Exploring Route 66

Eastern Oklahoma

As you cross from Kansas to Oklahoma the small towns are close together. There's Quapaw, named for a local Indian tribe and a few miles further, Commerce, the boyhood home of baseball great Micky Mantle. Then it's just a few miles to Miami. It may be spelled the same as that Florida city but it's pronounced My-am-ah. As you enter the northern part of town you can see many Route 66 businesses. Some survive, but most closed long ago. Further on into the heart of the city the restoration projects appeared. The old stores and building of the past have been renovated and Route 66 has been narrowed to make room for trees, planters and benches. And at the heart of this project is the jewel of Miami, the Coleman Theatre.

Built in the late 1920's by mining magnate George Coleman, the Coleman Theatre first opened it's doors on April 18, 1929. We stopped by to look and asked if there were tours. The gentleman who was at the door said no, but we could take a quick peek inside at the lobby. He led us in and described the lobby and what was being done to bring it back to the original ornate condition. He, then, led us in further, into the auditorium, onto the stage, backstage, upstairs to the mezzanine and balcony. He told of how some of the original fixtures were found and some were being duplicated and how small scraps of the original carpet were used by a carpet manufacturer to create duplicate carpeting. All in all our "quick peek" took over an hour. As it turns out, our guide was the manager of the restoration project. We thanked him, left a donation to the restoration fund and couldn't believe how lucky we were to see this wonderful old theatre.

The Coleman Theatre

As you leave Miami you may notice that the country looks very green. Oklahomans call this part of their state "The Green Country" and it's easy to see why. An early pre-1937 alignment of Route 66, very driveable, heads south from Miami on county road 125. After leaving town and crossing the Neosho river the pavement narrows to just 9 feet wide.

The Narrow Road - Route 66

This is the famous (well we'd heard of it) 'Sidewalk Highway'. If two cars meet they put their right wheels on the shoulder and hope it's not to soft. We were lucky; we didn't meet anyone.

The narrow road continues along property lines north/south and east/west with sharp right angle turns. In about 10 miles you'll be back on OK 66 which you can take for 5 miles to another stretch of 8 foot road to the right (west). This portion, still very used, heads west and south to Afton. A portion was torn up when I-44 was constructed but a small one lane bridge was built so tourists and a few local residents can still use this historic route.

## [Data provided]
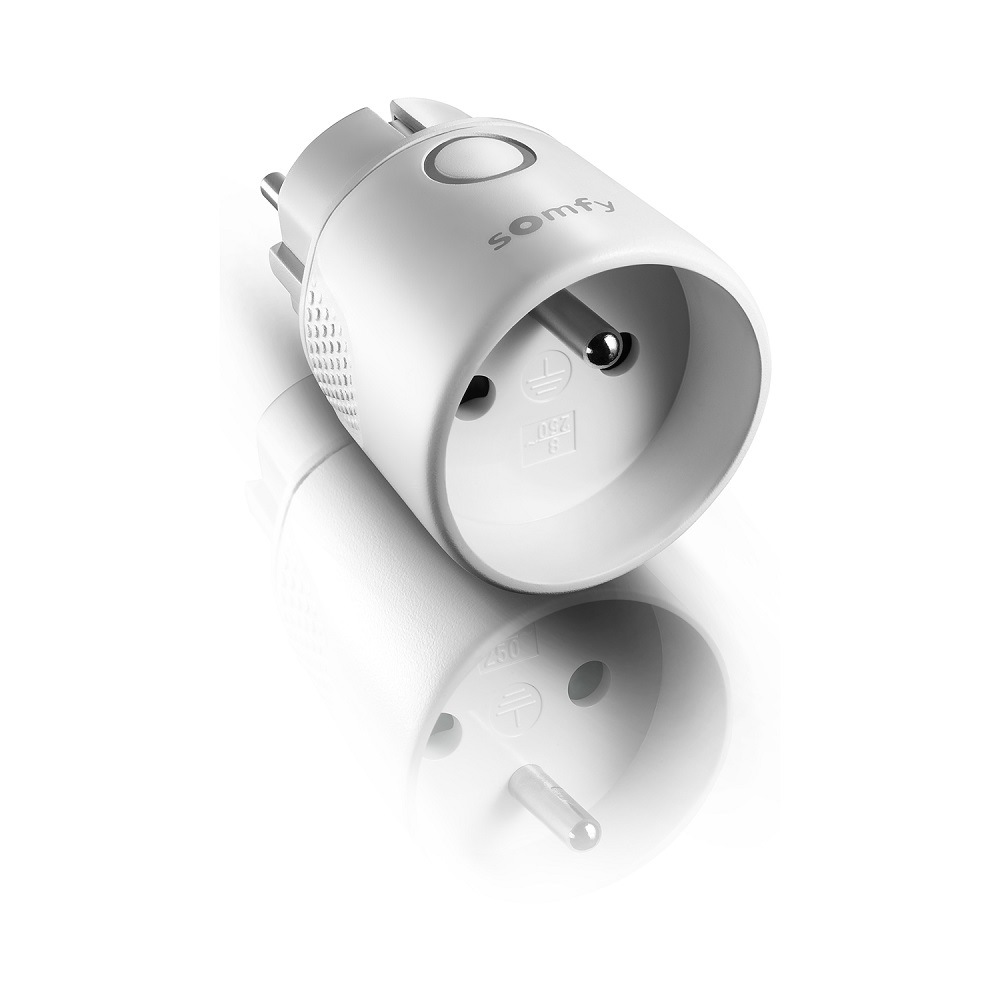 Zásuvka Somfy ON-OF Plug io bílá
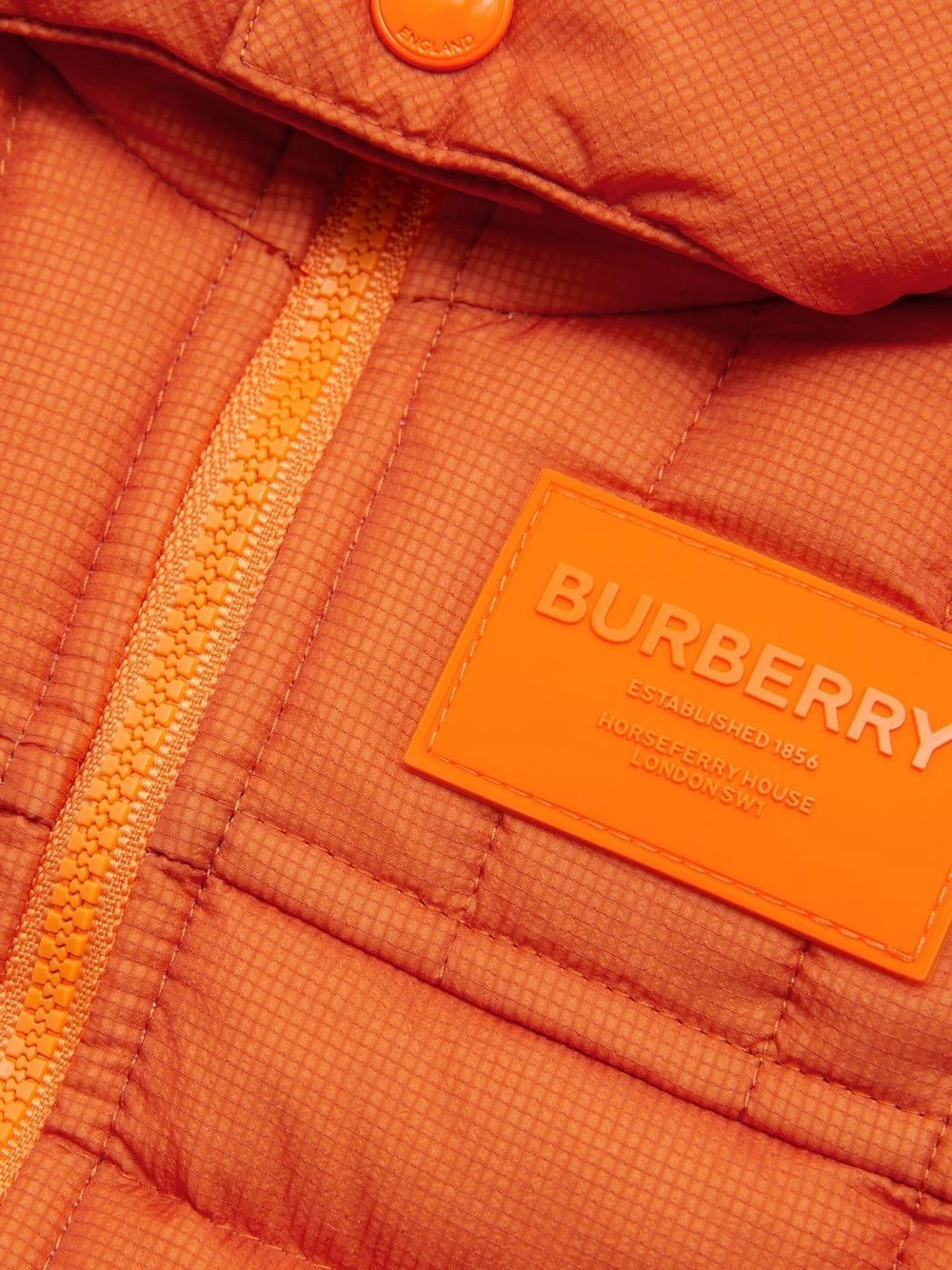 Børn Burberry Kids Polstret Horseferry-tørklæde 4 Børn Burberry Kids Polstret Horseferry-tørklæde - Image 4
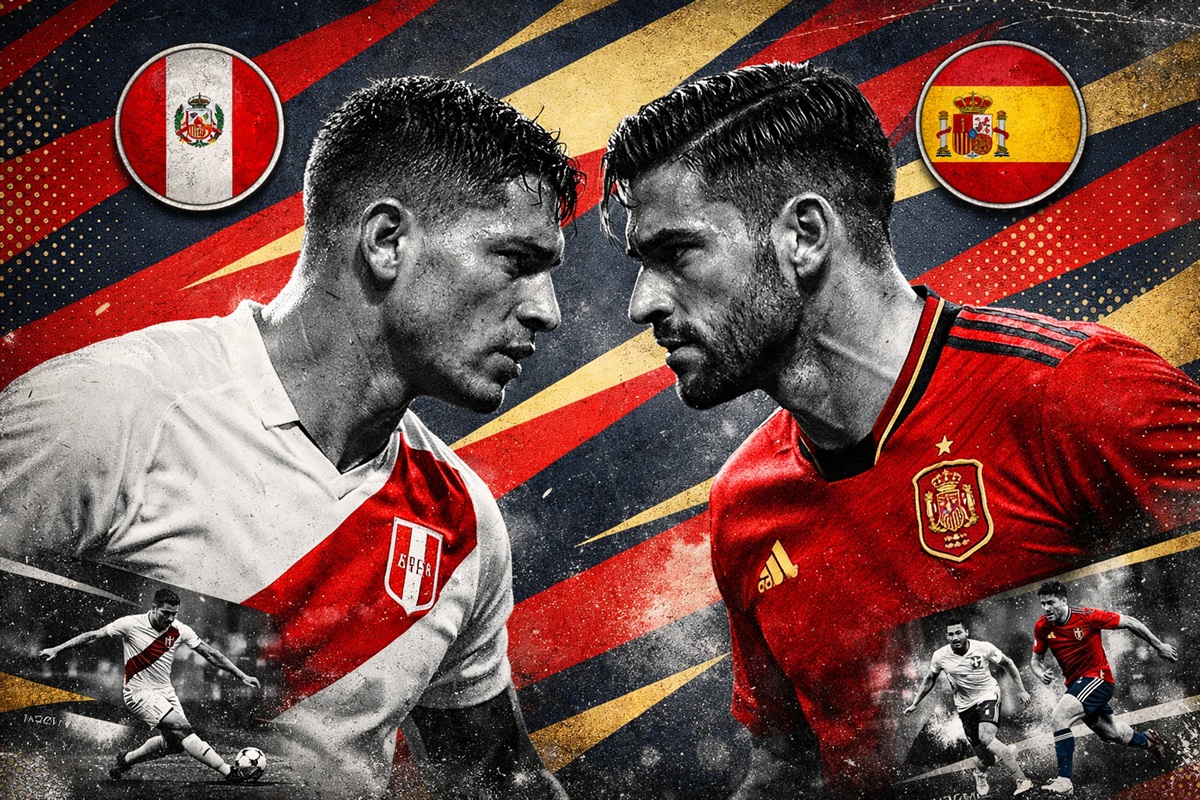 Perú vs España se jugará en Puebla durante la fecha FIFA de junio, confirmó la FPF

## [Set of tasks]
(1) Please repeat the Route 66 travel text word for word, starting with "This is the" and going on through "didn't meet anyone.".
(2) Carry on writing the Route 66 travel text about eastern Oklahoma from the point where it stops.

## [Numbered answers]
(1)
This is the famous (well we'd heard of it) 'Sidewalk Highway'. If two cars meet they put their right wheels on the shoulder and hope it's not to soft. We were lucky; we didn't meet anyone.

(2)
From Afton Route 66 (Oklahoma 66) heads to Vinita, passes under the Interstate, and heads southwest passing through White Oak, Catale, and Chelsea. Just before the town of Foyil there's an interesting side trip about 4 miles east on Oklahoma 28A.

Galloway Park, also called Totem Pole Park, is an interesting collection of folk art. The most obvious is the centerpiece of the park, a giant steel and concrete Totem Pole building supported by an enormous concrete turtle. Ed Galloway spent his retirement years building the park and also many hand-crafted fiddles and pieces of inlaid wood furniture. Much of this is on display in the "Fiddle House", a combination park office, museum and gift shop. Although Mr. Galloway passed away, the park is now being preserved by the Rogers County Historical Society, the Kansas Grass Roots Art Association and the Foyil Heritage Association.

Totem Pole Park near Foyil, OK

South from Foyil the road passes through Sequayah, Claremore, the home of Will Rogers, and Verdigris. Just after crossing the Verdigris River on the photogenic twin bridges you'll come to Catoosa and the Blue Whale.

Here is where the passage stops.